Stored entries

Start of Block

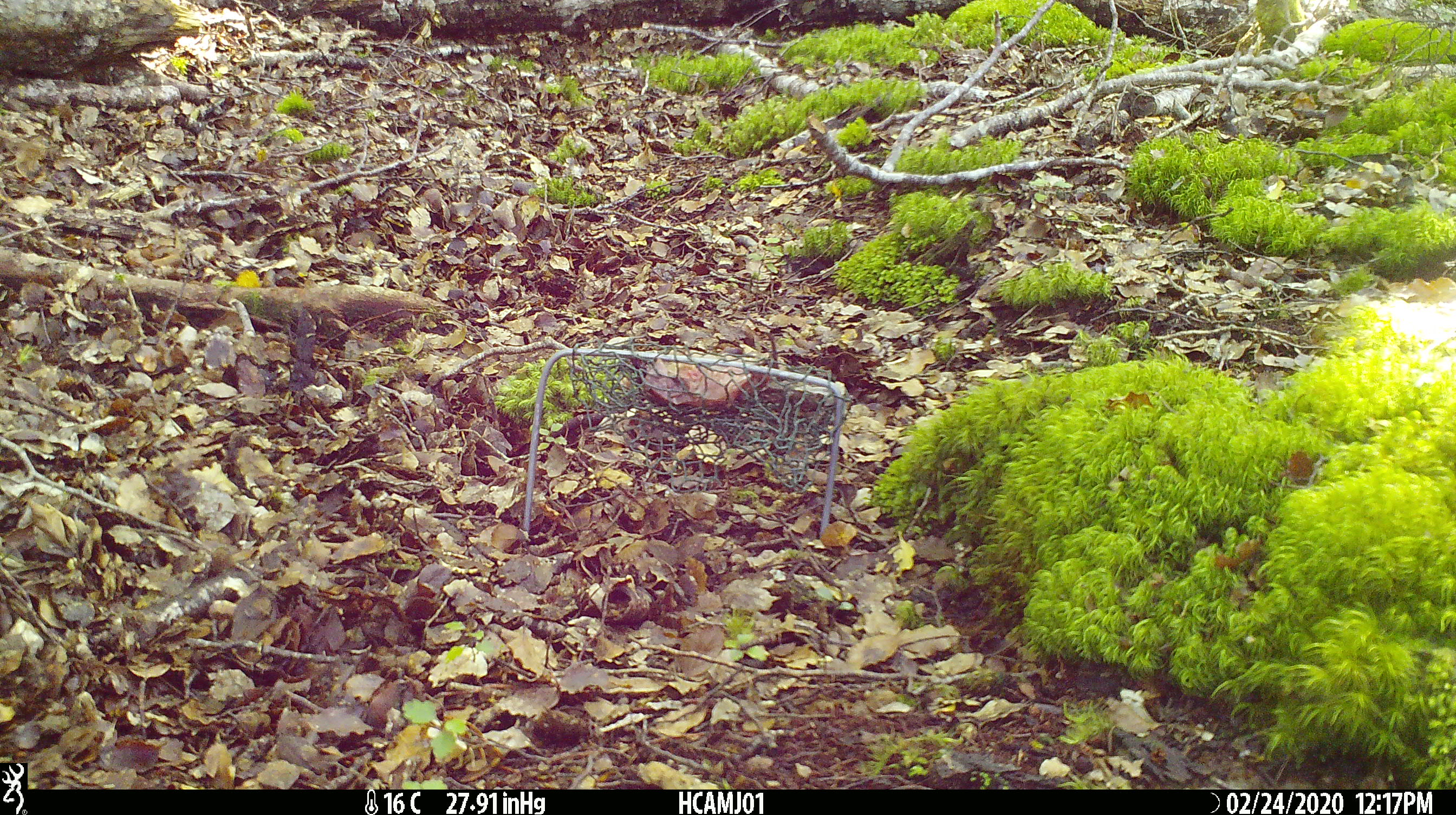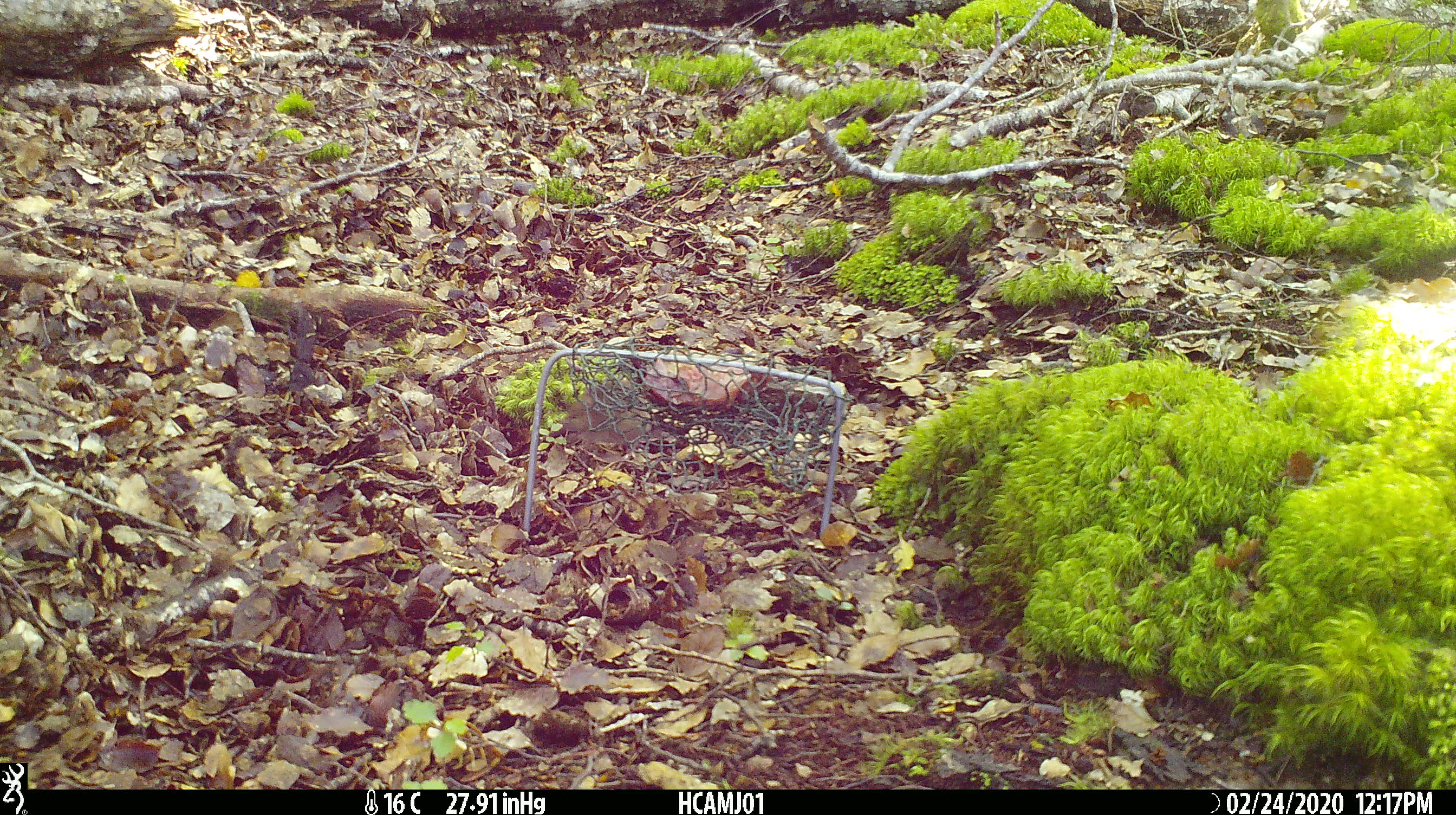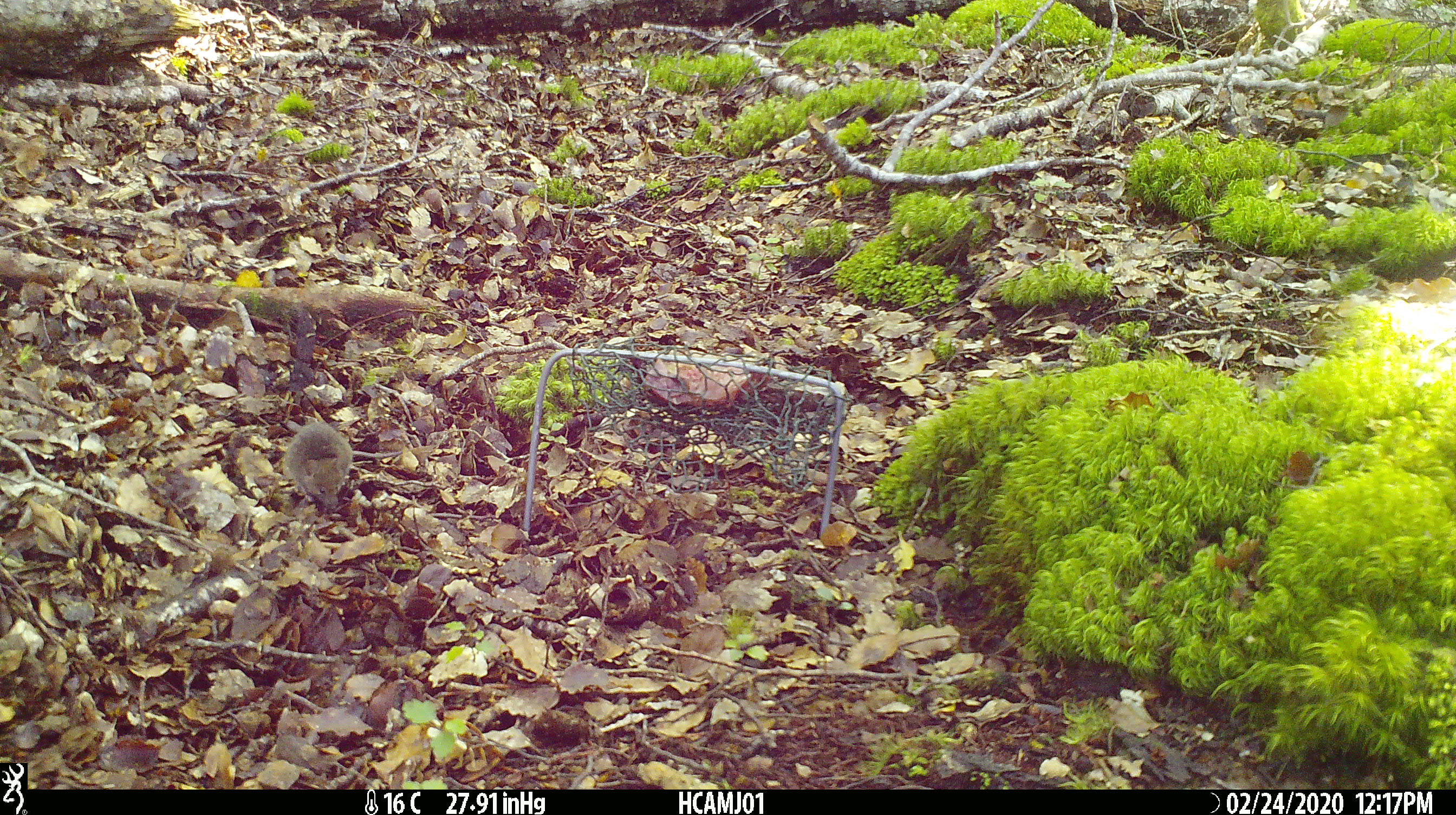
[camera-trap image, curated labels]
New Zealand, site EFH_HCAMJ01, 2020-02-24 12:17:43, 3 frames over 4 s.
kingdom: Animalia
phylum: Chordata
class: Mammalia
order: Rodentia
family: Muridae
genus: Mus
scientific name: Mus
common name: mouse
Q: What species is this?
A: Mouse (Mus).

End of Block

Print the entries again exactly as they appear above. Do not print the pictures.

[camera-trap image, curated labels]
New Zealand, site EFH_HCAMJ01, 2020-02-24 12:17:43, 3 frames over 4 s.
kingdom: Animalia
phylum: Chordata
class: Mammalia
order: Rodentia
family: Muridae
genus: Mus
scientific name: Mus
common name: mouse
Q: What species is this?
A: Mouse (Mus).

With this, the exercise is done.